A page from Le Blon’s 1725 Coloritto describing his RYB three-color printing process; By Jacob Christoph Le Blon – The Science of Color, reprint of page of Coloritto, Public Domain,

In 1686, a man named Richard Waller, a Fellow of the Royal Society of London, created one of the earliest known color charts as a tool by which scientists and collectors could describe their animal and plant specimens. Today we rather take for granted botanical gardens and zoos that acquaint us with many of the thousands of species in the world, but in the 17th to 19th centuries all of those species still had to be discovered, identified and catalogued. The intrepid researchers could compare their specimens to Waller’s chart and use the names provided to identify the colors of what they’d collected.

Richard Waller, Tabula colorum physiologica … [Table of physiological colors], Philosophical Transactions of the Royal Society of London, 1686;

It was in the late 1800s and early 1900s that the dedication of men from two very different fields combined to produce the colour-defining system that eventually became the Pantone® powerhouse. Milton Bradley – yes, the famous board-game fellow – learned lithography and set up his own colour printing shop in Massachusetts. He had an idea for a board game that he called The Checkered Game of Life, and after his printing business failed, he decided to try his hand at manufacturing games. His Game of Life was an instant success, and the rest is history. Bradley also manufactured crayons and watercolours, and was determined to find a reliable method for reproducing colours. He developed a ‘color wheel’: a device with overlapping coloured disks that could be spun to mix colours for the viewers. It was able to scientifically match and measure colors, creating a multitude of precise hues.

----------------------------------------

▸ Task
Quote the stretch of the passage on early color systems from "A page from" through "what they’d collected.", word for word.

▸ Data
----------------------------------------

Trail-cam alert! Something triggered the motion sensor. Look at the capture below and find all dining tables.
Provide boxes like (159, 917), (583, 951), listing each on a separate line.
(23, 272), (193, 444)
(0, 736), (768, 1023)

----------------------------------------

▸ Exercise solution
A page from Le Blon’s 1725 Coloritto describing his RYB three-color printing process; By Jacob Christoph Le Blon – The Science of Color, reprint of page of Coloritto, Public Domain,

In 1686, a man named Richard Waller, a Fellow of the Royal Society of London, created one of the earliest known color charts as a tool by which scientists and collectors could describe their animal and plant specimens. Today we rather take for granted botanical gardens and zoos that acquaint us with many of the thousands of species in the world, but in the 17th to 19th centuries all of those species still had to be discovered, identified and catalogued. The intrepid researchers could compare their specimens to Waller’s chart and use the names provided to identify the colors of what they’d collected.